Sep 28, 2023
Sep 28, 2023
The right to peaceful protest is far from universal. Citizens in Bahrain, China and Syria can all testify to the dangers involved in daring to be a dissenting voice, especially if one seeks to dissent in public. London is a place familiar with protest, most of it peaceful; in recent years a whole raft of causes from fox hunting to military intervention in Iraq have galvanised protesters who have taken to the streets of the capital in order to make their voice heard.
As London is home to the world’s most ethnically diverse population it should come of little surprise that the so-called Arab Spring has touched a chord, and many in the Arab Diaspora have felt it is their duty to demonstrate publicly their solidarity with their brothers and sisters seeking change. To those prepared to take time out from busy lives such protest would appear to be cathartic, yet equally raises questions about identity, leadership and the uncertain future of the nations they love. Equally there are those happy to flaunt their loyalty to existing regimes, although generally such individuals have tended to have chosen to be less visible.
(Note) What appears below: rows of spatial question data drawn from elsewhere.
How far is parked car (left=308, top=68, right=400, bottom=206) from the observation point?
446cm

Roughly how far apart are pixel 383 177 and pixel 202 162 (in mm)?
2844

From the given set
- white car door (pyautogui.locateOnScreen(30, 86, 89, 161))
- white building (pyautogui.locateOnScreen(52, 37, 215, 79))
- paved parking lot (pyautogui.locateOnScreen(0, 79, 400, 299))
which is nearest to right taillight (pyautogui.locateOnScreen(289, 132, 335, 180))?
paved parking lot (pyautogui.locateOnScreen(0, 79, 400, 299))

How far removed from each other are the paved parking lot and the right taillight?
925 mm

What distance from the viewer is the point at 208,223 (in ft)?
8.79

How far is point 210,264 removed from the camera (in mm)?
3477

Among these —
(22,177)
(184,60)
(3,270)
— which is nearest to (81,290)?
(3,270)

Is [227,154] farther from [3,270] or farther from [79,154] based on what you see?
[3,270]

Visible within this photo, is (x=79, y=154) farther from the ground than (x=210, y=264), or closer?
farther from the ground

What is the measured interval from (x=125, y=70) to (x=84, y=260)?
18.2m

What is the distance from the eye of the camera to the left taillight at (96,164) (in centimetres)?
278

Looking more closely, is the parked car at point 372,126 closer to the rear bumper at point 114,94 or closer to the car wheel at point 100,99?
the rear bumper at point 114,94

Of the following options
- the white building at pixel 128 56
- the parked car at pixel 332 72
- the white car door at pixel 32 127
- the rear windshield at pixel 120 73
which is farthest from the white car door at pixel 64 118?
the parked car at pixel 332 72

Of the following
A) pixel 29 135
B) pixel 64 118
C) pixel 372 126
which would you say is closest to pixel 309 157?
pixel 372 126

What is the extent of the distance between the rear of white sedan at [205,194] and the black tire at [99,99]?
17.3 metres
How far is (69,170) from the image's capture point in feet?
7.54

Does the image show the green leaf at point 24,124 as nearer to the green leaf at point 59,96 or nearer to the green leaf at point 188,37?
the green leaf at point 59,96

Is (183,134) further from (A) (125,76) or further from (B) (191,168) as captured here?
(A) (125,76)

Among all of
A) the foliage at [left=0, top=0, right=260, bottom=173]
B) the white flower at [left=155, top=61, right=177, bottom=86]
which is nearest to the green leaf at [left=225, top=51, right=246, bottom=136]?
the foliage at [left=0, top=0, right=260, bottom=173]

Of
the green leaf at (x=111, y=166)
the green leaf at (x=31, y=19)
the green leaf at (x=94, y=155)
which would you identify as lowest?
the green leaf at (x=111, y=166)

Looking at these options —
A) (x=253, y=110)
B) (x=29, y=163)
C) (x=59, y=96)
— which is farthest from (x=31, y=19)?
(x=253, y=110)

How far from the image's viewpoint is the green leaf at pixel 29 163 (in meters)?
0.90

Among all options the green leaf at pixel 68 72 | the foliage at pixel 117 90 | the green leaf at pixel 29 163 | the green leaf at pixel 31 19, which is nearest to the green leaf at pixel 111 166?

Protest by its very nature is an act of defiance and it can take a variety of forms. The Syrian Embassy in London was recently daubed with graffiti, a subversive activity frowned upon by most governments and along with this came more traditional protests, those featuring students, families, academics and exiles all eager to voice their frustration and despair over the events taking place in cities such as Deraa, Damascus, Aleppo and Homs. Flags, placards, posters and loudhailers are the meat and drink of protest, along with the obligatory police presence. The response to events across the Maghreb and throughout the Middle East has meant that the Diplomatic Protection Group (DPG) a Specialist Operation unit of London’s Metropolitan Police Force has been being kept especially busy of late.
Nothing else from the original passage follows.